Trois jours consacrés aux équipements, à la réparation et à l’électromobilité
Casablanca accueillera du 22 au 24 septembre 2026 l’Automotive Show, un salon consacré à la mobilité électrique et au marché de l’après-vente. L’événement réunira fabricants, distributeurs, réparateurs, équipementiers et fournisseurs de solutions de recharge à la Foire internationale de Casablanca. L’après-vente entre dans une phase de transformation rapide avec l’arrivée des véhicules hybrides et électriques, l’augmentation des systèmes électroniques et le développement des aides à la conduite. Les ateliers doivent investir dans le diagnostic, l’outillage isolé, la sécurité haute tension et la formation des techniciens. Les distributeurs de pièces sont, eux aussi, confrontés à une diversification des références et à l’obligation de garantir l’origine et la conformité des composants. Le salon doit permettre aux professionnels de découvrir des produits, de nouer des partenariats et de comparer les solutions adaptées au marché marocain.

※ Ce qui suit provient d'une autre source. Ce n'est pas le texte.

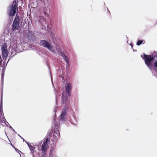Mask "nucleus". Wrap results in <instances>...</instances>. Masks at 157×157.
I'll return each instance as SVG.
<instances>
[{
    "label": "nucleus",
    "mask_w": 157,
    "mask_h": 157,
    "mask_svg": "<svg viewBox=\"0 0 157 157\" xmlns=\"http://www.w3.org/2000/svg\"><path fill=\"white\" fill-rule=\"evenodd\" d=\"M62 76H59V77H61L62 78ZM63 76V77H64V76Z\"/></svg>",
    "instance_id": "49"
},
{
    "label": "nucleus",
    "mask_w": 157,
    "mask_h": 157,
    "mask_svg": "<svg viewBox=\"0 0 157 157\" xmlns=\"http://www.w3.org/2000/svg\"><path fill=\"white\" fill-rule=\"evenodd\" d=\"M1 125L3 126H4V125L2 124H1Z\"/></svg>",
    "instance_id": "46"
},
{
    "label": "nucleus",
    "mask_w": 157,
    "mask_h": 157,
    "mask_svg": "<svg viewBox=\"0 0 157 157\" xmlns=\"http://www.w3.org/2000/svg\"><path fill=\"white\" fill-rule=\"evenodd\" d=\"M126 36V37H127V38H128V37H127V36Z\"/></svg>",
    "instance_id": "51"
},
{
    "label": "nucleus",
    "mask_w": 157,
    "mask_h": 157,
    "mask_svg": "<svg viewBox=\"0 0 157 157\" xmlns=\"http://www.w3.org/2000/svg\"><path fill=\"white\" fill-rule=\"evenodd\" d=\"M42 154L41 155V157H46V153H44L43 152H42Z\"/></svg>",
    "instance_id": "27"
},
{
    "label": "nucleus",
    "mask_w": 157,
    "mask_h": 157,
    "mask_svg": "<svg viewBox=\"0 0 157 157\" xmlns=\"http://www.w3.org/2000/svg\"><path fill=\"white\" fill-rule=\"evenodd\" d=\"M2 119H4V117H2Z\"/></svg>",
    "instance_id": "47"
},
{
    "label": "nucleus",
    "mask_w": 157,
    "mask_h": 157,
    "mask_svg": "<svg viewBox=\"0 0 157 157\" xmlns=\"http://www.w3.org/2000/svg\"><path fill=\"white\" fill-rule=\"evenodd\" d=\"M6 59H4V60H3V59H2V63H1V66H0V67H2V69H5L8 63H6Z\"/></svg>",
    "instance_id": "16"
},
{
    "label": "nucleus",
    "mask_w": 157,
    "mask_h": 157,
    "mask_svg": "<svg viewBox=\"0 0 157 157\" xmlns=\"http://www.w3.org/2000/svg\"><path fill=\"white\" fill-rule=\"evenodd\" d=\"M5 134H6V136L8 137V136H7V135H6V131H5Z\"/></svg>",
    "instance_id": "44"
},
{
    "label": "nucleus",
    "mask_w": 157,
    "mask_h": 157,
    "mask_svg": "<svg viewBox=\"0 0 157 157\" xmlns=\"http://www.w3.org/2000/svg\"><path fill=\"white\" fill-rule=\"evenodd\" d=\"M11 146H12V147L13 148H14V147H15L14 146V145H12V144H11Z\"/></svg>",
    "instance_id": "40"
},
{
    "label": "nucleus",
    "mask_w": 157,
    "mask_h": 157,
    "mask_svg": "<svg viewBox=\"0 0 157 157\" xmlns=\"http://www.w3.org/2000/svg\"><path fill=\"white\" fill-rule=\"evenodd\" d=\"M53 153V151L52 150V149H51L50 152L49 154V156L51 157L52 156V154Z\"/></svg>",
    "instance_id": "26"
},
{
    "label": "nucleus",
    "mask_w": 157,
    "mask_h": 157,
    "mask_svg": "<svg viewBox=\"0 0 157 157\" xmlns=\"http://www.w3.org/2000/svg\"><path fill=\"white\" fill-rule=\"evenodd\" d=\"M48 144H45L43 143L41 146V150L42 152L44 153H46L47 147V146Z\"/></svg>",
    "instance_id": "13"
},
{
    "label": "nucleus",
    "mask_w": 157,
    "mask_h": 157,
    "mask_svg": "<svg viewBox=\"0 0 157 157\" xmlns=\"http://www.w3.org/2000/svg\"><path fill=\"white\" fill-rule=\"evenodd\" d=\"M21 46V45L20 43L18 44L17 45L16 44L14 45V48H15V50L16 51H17L19 50V49L18 48V47H20Z\"/></svg>",
    "instance_id": "21"
},
{
    "label": "nucleus",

La transition du parc exigera des compétences et des normes claires
L’électrification ne supprime pas les métiers de la réparation, mais elle en modifie profondément le contenu. Les opérations classiques sur les freins, les pneus, la suspension ou la carrosserie restent nécessaires, tandis que de nouvelles compétences apparaissent autour des batteries, de l’électronique de puissance et des logiciels. La sécurité des interventions est prioritaire, car une mauvaise manipulation d’un circuit haute tension expose le technicien et le véhicule. Le Maroc devra également renforcer la collecte et le recyclage des batteries, la certification des équipements de recharge et l’information des consommateurs. Le salon peut jouer un rôle utile s’il dépasse la simple exposition commerciale pour favoriser des démonstrations, des formations et des échanges sur les normes. L’après-vente représente des milliers d’emplois et un service indispensable à la sécurité routière. La modernisation des ateliers indépendants sera déterminante pour que l’évolution technologique ne crée pas un marché à deux vitesses entre réseaux officiels bien équipés et réparateurs laissés sans accompagnement. Le rendez-vous arrive à un moment où le parc marocain combine véhicules anciens, modèles thermiques récents et premières générations électrifiées. Les professionnels doivent donc maintenir des compétences très diverses. Les écoles de formation et les constructeurs peuvent coopérer pour proposer des certifications reconnues, accessibles aussi aux petits garages. La lutte contre les pièces contrefaites demeure parallèlement indispensable : un composant de freinage ou de direction non conforme met directement les usagers en danger. La digitalisation de la traçabilité peut aider à vérifier l’origine des produits. Les visiteurs professionnels devront enfin s’intéresser à la récupération des huiles, pneus et batteries, souvent considérée comme secondaire alors qu’elle conditionne l’impact environnemental de l’entretien automobile. Un salon réussi doit déboucher sur des investissements, des formations et des pratiques mesurables après la fermeture des stands.